Aim of the task
Of all the entries below, retype only the lines from the one with "Vietnam;Lao, site loc_0270, 2018-11-29" through the one with "California, site 3, 2023-12-12T13:20:10+00:00, 3-frame", exactly as they appear.

Stored data
::::::::::

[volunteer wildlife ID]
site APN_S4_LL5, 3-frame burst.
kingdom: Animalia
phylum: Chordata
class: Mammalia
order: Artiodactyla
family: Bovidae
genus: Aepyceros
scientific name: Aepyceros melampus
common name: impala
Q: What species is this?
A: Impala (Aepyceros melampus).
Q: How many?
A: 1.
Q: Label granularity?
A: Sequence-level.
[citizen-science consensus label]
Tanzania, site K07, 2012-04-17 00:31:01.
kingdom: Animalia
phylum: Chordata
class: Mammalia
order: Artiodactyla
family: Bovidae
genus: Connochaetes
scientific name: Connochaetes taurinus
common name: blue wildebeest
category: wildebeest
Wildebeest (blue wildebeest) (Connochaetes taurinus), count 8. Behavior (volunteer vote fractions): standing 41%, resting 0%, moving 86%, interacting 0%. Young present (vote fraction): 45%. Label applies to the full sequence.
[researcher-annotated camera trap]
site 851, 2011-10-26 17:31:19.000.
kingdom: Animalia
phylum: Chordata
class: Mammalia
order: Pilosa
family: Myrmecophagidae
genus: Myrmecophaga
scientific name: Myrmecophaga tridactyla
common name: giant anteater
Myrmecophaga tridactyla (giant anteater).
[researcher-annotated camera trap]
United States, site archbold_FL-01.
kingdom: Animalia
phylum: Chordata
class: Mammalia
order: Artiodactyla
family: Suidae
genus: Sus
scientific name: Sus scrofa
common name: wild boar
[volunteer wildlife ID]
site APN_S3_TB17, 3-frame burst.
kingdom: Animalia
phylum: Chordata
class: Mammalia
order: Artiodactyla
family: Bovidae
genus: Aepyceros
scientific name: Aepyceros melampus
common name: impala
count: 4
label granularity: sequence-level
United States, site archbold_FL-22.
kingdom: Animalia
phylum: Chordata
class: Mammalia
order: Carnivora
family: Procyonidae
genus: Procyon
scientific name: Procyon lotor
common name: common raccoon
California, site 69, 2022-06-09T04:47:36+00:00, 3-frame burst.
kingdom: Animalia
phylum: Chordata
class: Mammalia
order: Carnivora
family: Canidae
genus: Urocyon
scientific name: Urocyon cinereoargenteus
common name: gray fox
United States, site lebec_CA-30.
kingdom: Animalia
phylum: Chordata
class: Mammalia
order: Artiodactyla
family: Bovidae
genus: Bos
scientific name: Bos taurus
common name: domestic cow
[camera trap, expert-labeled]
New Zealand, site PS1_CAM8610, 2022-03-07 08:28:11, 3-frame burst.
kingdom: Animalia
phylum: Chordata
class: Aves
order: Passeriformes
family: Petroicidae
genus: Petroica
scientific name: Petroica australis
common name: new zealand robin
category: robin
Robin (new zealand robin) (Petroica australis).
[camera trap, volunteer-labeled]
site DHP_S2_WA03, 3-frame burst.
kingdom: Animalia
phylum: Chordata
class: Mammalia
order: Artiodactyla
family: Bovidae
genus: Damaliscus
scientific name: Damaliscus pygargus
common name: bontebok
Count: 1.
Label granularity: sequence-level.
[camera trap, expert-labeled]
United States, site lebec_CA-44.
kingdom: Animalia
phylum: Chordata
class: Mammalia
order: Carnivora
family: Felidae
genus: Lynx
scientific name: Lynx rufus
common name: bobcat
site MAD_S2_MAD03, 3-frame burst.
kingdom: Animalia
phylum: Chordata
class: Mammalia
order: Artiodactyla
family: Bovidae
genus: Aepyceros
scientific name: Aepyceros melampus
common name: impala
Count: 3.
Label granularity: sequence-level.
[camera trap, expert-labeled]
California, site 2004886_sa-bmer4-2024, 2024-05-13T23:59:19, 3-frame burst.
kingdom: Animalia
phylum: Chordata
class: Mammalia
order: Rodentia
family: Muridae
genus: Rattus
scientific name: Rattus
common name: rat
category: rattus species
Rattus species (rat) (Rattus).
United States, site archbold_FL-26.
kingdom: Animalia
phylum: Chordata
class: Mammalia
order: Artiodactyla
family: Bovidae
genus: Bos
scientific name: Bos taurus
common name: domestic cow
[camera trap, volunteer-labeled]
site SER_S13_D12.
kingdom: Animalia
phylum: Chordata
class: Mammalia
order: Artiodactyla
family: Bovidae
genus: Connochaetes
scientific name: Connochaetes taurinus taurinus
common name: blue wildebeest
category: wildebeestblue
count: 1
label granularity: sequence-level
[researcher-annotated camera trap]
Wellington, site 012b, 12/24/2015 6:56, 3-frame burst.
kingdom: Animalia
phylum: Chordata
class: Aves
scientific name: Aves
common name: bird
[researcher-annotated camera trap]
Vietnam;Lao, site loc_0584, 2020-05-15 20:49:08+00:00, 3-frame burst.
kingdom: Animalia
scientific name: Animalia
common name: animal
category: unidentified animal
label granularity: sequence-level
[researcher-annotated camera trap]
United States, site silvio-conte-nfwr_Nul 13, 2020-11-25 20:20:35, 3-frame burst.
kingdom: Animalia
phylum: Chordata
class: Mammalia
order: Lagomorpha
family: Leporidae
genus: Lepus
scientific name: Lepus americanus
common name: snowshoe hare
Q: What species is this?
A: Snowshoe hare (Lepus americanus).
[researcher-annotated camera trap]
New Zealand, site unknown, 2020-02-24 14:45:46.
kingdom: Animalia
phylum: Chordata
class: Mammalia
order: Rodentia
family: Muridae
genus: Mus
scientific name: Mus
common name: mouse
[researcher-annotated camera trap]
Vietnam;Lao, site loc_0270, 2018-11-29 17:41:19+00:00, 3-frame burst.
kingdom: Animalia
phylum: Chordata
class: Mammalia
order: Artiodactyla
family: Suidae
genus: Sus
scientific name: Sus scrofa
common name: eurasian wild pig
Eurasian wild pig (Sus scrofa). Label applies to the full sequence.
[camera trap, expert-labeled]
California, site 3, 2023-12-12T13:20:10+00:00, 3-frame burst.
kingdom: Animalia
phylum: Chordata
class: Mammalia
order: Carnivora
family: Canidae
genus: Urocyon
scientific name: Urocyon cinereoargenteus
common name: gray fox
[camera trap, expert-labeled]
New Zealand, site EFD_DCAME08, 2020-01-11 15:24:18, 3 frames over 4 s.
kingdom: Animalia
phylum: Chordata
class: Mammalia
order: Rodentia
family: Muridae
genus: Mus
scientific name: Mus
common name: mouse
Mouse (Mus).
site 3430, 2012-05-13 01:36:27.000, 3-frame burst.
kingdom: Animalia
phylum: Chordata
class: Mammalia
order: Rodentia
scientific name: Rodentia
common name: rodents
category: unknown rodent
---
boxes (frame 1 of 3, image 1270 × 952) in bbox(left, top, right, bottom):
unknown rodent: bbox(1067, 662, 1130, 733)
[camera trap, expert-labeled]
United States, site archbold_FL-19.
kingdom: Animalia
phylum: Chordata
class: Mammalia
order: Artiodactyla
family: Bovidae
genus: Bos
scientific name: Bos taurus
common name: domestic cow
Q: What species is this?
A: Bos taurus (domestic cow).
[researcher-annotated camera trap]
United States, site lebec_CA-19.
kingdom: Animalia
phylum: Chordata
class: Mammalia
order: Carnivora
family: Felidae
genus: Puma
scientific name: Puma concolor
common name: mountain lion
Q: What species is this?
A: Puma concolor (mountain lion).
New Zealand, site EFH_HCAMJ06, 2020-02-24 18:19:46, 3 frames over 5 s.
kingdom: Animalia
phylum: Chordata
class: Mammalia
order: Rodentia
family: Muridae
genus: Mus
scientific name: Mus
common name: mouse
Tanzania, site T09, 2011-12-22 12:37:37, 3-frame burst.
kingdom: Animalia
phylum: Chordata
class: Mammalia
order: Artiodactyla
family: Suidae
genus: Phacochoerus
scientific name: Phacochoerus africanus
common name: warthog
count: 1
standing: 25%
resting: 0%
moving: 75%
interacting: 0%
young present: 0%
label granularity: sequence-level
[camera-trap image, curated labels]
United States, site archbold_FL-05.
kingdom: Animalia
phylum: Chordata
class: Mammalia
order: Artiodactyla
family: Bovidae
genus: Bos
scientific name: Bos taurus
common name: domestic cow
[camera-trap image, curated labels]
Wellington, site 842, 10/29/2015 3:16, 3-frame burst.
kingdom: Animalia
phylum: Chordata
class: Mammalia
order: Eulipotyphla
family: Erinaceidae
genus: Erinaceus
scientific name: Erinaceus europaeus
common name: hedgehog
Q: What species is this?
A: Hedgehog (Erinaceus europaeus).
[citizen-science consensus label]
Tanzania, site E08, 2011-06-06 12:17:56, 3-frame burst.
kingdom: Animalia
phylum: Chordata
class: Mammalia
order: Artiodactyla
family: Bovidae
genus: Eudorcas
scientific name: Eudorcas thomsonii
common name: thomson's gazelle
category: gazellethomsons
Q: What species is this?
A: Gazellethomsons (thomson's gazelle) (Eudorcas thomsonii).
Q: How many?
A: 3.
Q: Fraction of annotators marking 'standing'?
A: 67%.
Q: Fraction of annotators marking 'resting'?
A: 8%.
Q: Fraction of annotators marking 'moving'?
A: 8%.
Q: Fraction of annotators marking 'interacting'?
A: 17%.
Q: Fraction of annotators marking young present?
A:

::::::::::

Task answer
Vietnam;Lao, site loc_0270, 2018-11-29 17:41:19+00:00, 3-frame burst.
kingdom: Animalia
phylum: Chordata
class: Mammalia
order: Artiodactyla
family: Suidae
genus: Sus
scientific name: Sus scrofa
common name: eurasian wild pig
Eurasian wild pig (Sus scrofa). Label applies to the full sequence.
[camera trap, expert-labeled]
California, site 3, 2023-12-12T13:20:10+00:00, 3-frame burst.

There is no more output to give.